* WHAT IS REQUIRED:
Scan the entries and copy each line where the word "https" is present.

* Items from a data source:
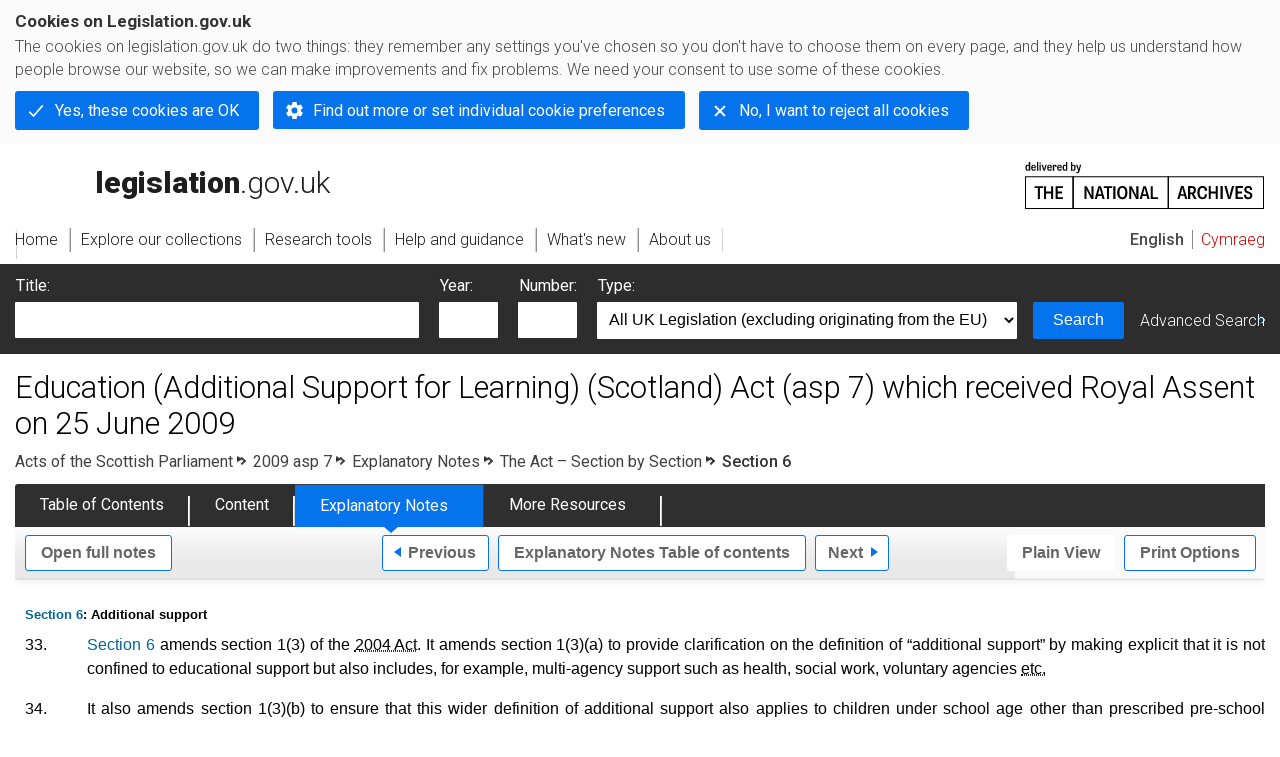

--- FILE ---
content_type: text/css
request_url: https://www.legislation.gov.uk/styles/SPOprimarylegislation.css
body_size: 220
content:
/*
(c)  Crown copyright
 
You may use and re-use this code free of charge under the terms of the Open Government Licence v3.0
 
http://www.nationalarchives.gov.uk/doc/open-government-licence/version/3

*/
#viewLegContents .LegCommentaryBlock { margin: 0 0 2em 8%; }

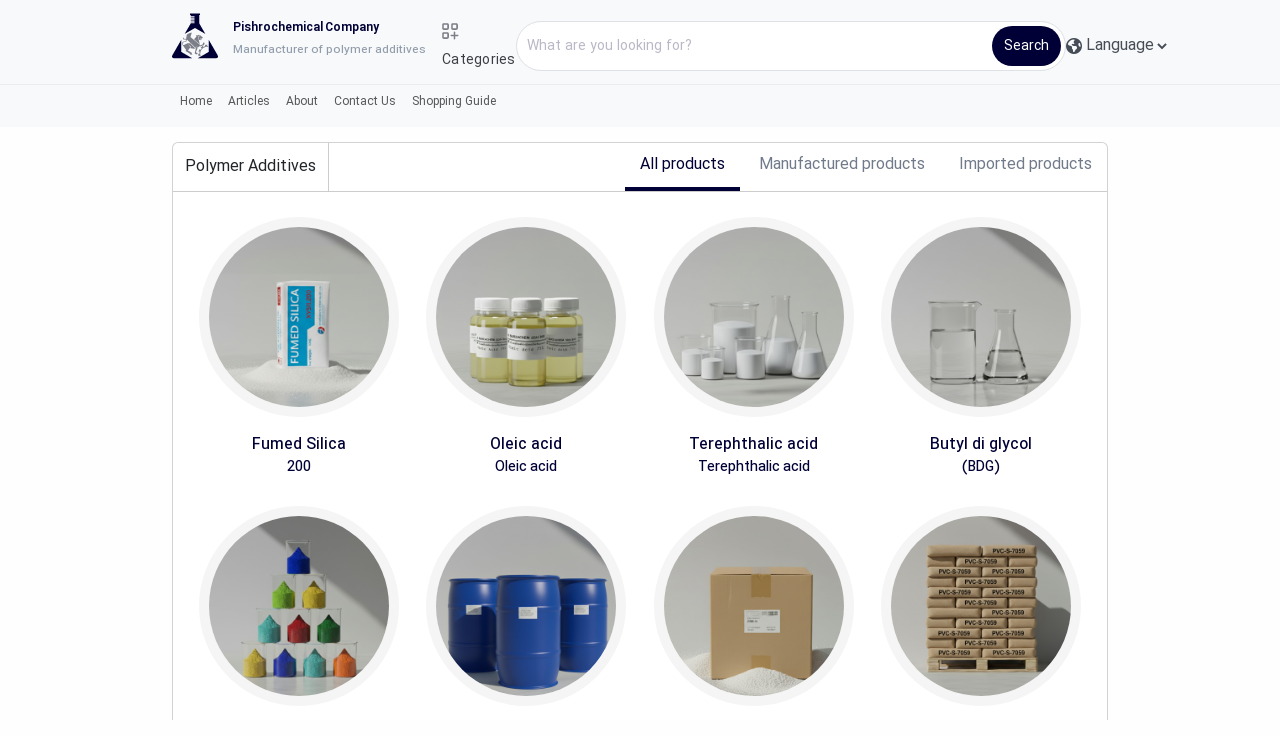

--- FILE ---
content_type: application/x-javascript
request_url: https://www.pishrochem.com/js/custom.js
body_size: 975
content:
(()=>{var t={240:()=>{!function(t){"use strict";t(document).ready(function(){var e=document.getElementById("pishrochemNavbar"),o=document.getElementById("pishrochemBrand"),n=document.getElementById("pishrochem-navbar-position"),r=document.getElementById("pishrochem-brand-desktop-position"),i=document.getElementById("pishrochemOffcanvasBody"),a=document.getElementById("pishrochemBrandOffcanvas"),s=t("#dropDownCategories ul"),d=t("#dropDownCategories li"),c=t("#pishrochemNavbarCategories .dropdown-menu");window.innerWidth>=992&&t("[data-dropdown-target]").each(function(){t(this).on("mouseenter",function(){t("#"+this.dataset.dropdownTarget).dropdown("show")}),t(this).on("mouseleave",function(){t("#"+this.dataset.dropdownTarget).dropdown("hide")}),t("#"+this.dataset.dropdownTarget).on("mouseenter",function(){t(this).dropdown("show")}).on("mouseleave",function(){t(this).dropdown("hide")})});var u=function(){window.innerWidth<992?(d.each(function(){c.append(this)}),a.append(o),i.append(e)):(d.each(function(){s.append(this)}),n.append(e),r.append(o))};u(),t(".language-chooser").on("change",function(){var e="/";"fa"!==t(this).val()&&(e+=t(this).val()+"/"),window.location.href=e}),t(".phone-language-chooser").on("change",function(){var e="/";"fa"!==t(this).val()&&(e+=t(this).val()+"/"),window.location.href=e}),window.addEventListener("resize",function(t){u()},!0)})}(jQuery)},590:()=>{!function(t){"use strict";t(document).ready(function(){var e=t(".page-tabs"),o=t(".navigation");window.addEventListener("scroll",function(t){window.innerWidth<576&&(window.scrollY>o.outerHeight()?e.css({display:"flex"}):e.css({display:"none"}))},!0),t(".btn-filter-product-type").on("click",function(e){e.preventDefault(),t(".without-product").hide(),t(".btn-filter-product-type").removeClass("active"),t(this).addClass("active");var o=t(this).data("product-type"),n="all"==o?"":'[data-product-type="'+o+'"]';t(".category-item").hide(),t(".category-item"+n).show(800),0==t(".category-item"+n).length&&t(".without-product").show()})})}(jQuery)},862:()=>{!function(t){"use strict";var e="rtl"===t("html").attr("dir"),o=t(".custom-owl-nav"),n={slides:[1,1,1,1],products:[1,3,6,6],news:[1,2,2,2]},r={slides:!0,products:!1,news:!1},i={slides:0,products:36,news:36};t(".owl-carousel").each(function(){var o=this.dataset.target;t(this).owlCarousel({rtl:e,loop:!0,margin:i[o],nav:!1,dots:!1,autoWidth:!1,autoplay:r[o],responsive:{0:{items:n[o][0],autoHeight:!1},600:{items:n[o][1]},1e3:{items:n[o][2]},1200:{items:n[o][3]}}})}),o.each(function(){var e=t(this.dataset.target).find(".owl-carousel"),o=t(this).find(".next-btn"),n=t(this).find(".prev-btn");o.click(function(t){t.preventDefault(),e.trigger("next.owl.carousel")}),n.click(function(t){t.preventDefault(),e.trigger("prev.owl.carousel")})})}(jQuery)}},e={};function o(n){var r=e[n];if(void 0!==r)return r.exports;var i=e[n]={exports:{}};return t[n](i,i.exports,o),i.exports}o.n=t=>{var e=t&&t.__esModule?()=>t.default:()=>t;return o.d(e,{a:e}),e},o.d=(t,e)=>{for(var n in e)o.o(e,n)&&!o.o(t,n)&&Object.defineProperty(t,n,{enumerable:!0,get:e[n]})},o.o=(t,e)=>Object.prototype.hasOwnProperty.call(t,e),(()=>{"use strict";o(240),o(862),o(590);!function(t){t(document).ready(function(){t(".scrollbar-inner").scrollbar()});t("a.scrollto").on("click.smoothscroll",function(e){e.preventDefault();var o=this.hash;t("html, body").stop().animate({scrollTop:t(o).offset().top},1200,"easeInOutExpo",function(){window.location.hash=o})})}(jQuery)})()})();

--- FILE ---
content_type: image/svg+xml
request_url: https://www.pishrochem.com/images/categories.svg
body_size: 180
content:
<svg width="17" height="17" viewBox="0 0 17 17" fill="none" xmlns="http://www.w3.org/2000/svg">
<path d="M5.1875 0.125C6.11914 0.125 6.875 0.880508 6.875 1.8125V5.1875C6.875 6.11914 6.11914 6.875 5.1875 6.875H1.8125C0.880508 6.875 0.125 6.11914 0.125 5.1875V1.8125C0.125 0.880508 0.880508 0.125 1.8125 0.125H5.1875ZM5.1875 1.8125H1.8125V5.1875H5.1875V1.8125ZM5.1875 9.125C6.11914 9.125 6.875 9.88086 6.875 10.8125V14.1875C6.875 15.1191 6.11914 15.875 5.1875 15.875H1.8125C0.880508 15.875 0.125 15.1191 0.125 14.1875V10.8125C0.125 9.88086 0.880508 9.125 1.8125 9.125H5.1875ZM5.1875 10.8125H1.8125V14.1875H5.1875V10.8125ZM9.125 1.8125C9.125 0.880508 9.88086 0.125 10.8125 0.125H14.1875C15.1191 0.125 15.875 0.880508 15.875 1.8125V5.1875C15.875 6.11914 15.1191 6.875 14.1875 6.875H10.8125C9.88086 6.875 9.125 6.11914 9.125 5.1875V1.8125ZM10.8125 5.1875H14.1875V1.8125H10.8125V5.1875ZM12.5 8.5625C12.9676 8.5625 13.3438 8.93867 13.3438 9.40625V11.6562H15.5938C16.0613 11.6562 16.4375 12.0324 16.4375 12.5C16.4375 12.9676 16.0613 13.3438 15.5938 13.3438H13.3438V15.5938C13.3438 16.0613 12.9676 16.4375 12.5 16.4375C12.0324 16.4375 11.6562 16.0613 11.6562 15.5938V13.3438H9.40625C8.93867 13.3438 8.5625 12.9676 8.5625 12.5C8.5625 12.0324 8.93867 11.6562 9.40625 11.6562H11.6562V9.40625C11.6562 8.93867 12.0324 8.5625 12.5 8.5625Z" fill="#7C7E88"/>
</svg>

* PROBLEM SOLUTION:
request_url: https://www.legislation.gov.uk/styles/SPOprimarylegislation.css
request_url: https://www.pishrochem.com/js/custom.js
request_url: https://www.pishrochem.com/images/categories.svg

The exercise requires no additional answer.